Requirement A: Change "chapters" to "sections" in the passage on Sarah Palin's memoir, writing it out again starting with "While the public" and going on through "the national media.".
Requirement B: Extend the passage on Sarah Palin's memoir beyond its final line.

Passage shown:
•••

Get ready for next week to feel like a repeat of the fall of 2008, when the world was introduced to the then little-known governor of Alaska, Sarah Palin. We get to do it all over again, as the failed Vice Presidential candidate's memoir, "Going Rogue: An American Life" is released November 17th.

Her book tour will take her all over the country and all over television. She already has a date with Oprah Winfrey, and repeated appearances on Fox News can't be far behind. Nor can a Tina Fey impersonation on "Saturday Night Live."

Publisher HarperCollins is betting big on Palin. The first printing will be huge -- 1.5 million books. In contrast, just after he died, Sen. Ted Kennedy's new book got the same first printing of 1.5 million -- and he's a political icon. The book is already the number 1 best seller on

While the public has not yet seen the book, some associates of Palin received copies last week. Based on conversations with those who have either seen the book or been briefed on it, Time magazine was able to cobble together a list of what readers should expect:

-- just five chapters—but they are very, very long.
-- some score settling with McCain aides she believes ill-served her (names will be named).
-- a hearty bashing of the national media.
-- an account of how her upbringing shaped her maverick sensibilities.

•••

Questions about pictured scenes
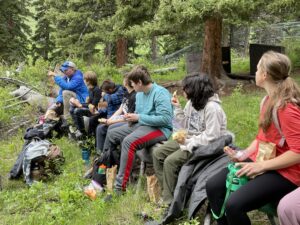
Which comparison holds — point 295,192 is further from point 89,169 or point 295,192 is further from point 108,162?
point 89,169

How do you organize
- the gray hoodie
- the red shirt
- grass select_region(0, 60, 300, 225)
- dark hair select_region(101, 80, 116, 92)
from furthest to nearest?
Answer: dark hair select_region(101, 80, 116, 92)
grass select_region(0, 60, 300, 225)
the gray hoodie
the red shirt

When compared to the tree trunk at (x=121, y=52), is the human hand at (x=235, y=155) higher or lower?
higher

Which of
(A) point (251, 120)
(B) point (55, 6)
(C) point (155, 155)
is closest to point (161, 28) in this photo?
(A) point (251, 120)

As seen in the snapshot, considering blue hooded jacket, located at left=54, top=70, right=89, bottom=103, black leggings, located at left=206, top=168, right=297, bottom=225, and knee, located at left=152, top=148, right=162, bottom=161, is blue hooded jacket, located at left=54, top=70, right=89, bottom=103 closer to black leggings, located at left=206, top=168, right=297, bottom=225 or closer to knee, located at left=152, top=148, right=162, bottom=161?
knee, located at left=152, top=148, right=162, bottom=161

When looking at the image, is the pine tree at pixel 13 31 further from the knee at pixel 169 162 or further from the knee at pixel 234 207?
the knee at pixel 234 207

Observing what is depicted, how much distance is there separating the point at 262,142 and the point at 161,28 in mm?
5704

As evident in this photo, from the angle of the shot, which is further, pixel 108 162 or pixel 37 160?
pixel 37 160

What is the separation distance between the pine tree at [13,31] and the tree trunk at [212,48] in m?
12.4

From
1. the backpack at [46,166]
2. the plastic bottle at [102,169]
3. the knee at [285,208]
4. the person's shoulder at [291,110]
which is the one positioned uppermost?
the person's shoulder at [291,110]

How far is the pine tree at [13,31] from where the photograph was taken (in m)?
21.3

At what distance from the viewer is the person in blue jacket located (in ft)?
25.2

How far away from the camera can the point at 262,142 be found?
133 inches

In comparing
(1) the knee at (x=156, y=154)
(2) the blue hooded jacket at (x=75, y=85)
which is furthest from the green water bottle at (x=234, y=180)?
(2) the blue hooded jacket at (x=75, y=85)

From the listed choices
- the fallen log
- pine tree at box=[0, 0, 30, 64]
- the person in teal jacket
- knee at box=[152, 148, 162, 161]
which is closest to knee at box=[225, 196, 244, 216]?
knee at box=[152, 148, 162, 161]
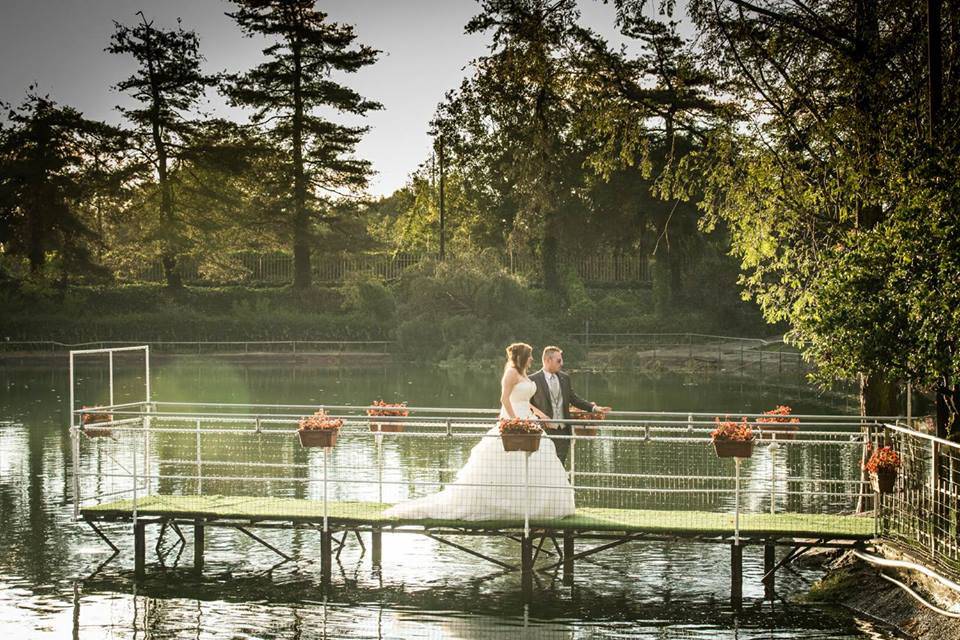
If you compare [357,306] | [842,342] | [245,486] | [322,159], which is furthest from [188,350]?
[842,342]

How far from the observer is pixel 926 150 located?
13.9 m

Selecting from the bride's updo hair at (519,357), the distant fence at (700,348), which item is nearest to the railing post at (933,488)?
the bride's updo hair at (519,357)

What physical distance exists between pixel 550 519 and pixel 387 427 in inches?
112

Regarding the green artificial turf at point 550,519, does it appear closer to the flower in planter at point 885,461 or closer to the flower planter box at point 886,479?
the flower planter box at point 886,479

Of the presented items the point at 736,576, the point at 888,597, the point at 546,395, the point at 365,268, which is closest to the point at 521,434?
the point at 546,395

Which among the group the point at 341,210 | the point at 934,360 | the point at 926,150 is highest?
the point at 341,210

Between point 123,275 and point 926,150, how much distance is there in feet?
200

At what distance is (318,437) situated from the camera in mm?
14836

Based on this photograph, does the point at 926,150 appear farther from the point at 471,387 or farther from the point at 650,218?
the point at 650,218

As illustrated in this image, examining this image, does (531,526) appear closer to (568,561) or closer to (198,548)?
(568,561)

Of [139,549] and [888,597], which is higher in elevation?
[139,549]

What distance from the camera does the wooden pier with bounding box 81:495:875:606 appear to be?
1424 centimetres

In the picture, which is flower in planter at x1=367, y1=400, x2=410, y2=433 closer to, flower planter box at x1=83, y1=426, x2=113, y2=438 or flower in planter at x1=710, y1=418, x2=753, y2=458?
flower planter box at x1=83, y1=426, x2=113, y2=438

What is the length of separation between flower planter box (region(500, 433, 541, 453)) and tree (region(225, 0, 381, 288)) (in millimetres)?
50398
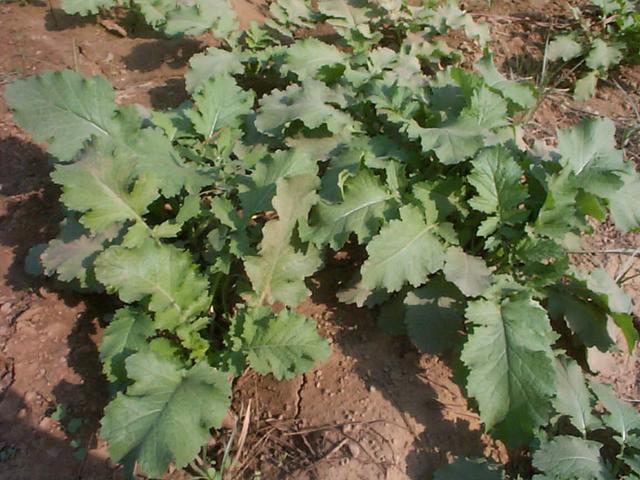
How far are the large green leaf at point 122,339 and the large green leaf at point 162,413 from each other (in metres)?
0.12

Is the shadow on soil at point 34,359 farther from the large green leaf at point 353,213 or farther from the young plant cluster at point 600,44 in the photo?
the young plant cluster at point 600,44

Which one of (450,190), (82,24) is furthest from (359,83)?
(82,24)

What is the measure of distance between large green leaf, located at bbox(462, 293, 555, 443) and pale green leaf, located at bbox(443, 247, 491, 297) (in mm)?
72

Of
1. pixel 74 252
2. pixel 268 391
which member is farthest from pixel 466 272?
pixel 74 252

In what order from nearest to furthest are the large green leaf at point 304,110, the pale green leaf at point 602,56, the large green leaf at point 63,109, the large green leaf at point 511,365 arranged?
the large green leaf at point 511,365
the large green leaf at point 63,109
the large green leaf at point 304,110
the pale green leaf at point 602,56

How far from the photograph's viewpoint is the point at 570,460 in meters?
2.54

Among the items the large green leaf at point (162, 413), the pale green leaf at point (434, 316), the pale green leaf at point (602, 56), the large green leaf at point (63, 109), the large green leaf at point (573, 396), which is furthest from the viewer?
the pale green leaf at point (602, 56)

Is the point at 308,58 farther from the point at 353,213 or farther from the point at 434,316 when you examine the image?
the point at 434,316

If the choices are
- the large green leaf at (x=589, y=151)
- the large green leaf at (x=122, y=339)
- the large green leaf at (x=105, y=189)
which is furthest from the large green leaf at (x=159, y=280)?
the large green leaf at (x=589, y=151)

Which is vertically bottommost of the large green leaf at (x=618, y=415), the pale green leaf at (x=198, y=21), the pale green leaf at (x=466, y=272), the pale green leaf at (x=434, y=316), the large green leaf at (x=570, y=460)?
the large green leaf at (x=618, y=415)

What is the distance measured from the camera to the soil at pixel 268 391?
8.39 ft

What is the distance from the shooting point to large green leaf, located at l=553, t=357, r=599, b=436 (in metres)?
2.69

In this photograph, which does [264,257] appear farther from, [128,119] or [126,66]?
[126,66]

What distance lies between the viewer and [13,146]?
3.46 meters
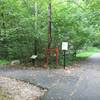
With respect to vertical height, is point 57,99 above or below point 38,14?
below

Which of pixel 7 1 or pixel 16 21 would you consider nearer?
pixel 7 1

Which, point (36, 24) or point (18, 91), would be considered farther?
point (36, 24)

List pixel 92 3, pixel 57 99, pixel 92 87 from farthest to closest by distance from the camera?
pixel 92 3, pixel 92 87, pixel 57 99

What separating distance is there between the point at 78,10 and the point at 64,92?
10962 mm

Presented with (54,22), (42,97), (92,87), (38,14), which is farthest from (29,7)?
(42,97)

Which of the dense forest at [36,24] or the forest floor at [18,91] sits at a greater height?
the dense forest at [36,24]

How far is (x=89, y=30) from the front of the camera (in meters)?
21.4

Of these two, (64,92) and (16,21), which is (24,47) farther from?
(64,92)

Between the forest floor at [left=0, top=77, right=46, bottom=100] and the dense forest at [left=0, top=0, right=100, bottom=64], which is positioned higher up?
the dense forest at [left=0, top=0, right=100, bottom=64]

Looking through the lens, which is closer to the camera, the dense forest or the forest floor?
the forest floor

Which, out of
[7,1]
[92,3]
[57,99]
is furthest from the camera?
[7,1]

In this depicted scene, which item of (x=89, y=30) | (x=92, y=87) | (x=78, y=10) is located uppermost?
(x=78, y=10)

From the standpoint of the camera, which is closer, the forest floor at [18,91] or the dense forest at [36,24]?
the forest floor at [18,91]

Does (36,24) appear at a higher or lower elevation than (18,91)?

•••

Exercise response A:
While the public has not yet seen the book, some associates of Palin received copies last week. Based on conversations with those who have either seen the book or been briefed on it, Time magazine was able to cobble together a list of what readers should expect:

-- just five sections—but they are very, very long.
-- some score settling with McCain aides she believes ill-served her (names will be named).
-- a hearty bashing of the national media.

Exercise response B:
-- a testimonial to the importance of faith in her life.
-- a warm and personal tone, written in Palin's own voice, despite the involvement of a collaborator.

And what they shouldn't expect:

-- Don't look for hefty policy prescriptions.
-- Once source who has seen “Going Rogue” says it does not include an index. That would give Palin a subtle revenge on the party's Washington establishment, whose members tend to flip to the back pages and scan for their own names. If they want to know what Sarah Palin has to say about them, they will have to buy the book—and read the whole thing.

Palin finished the book in record time, in September, just four months after she signed her deal. Of course, she had a lot of time on her hands, after resigning as governor of Alaska in July, abandoning the state after just two and a half years on the job.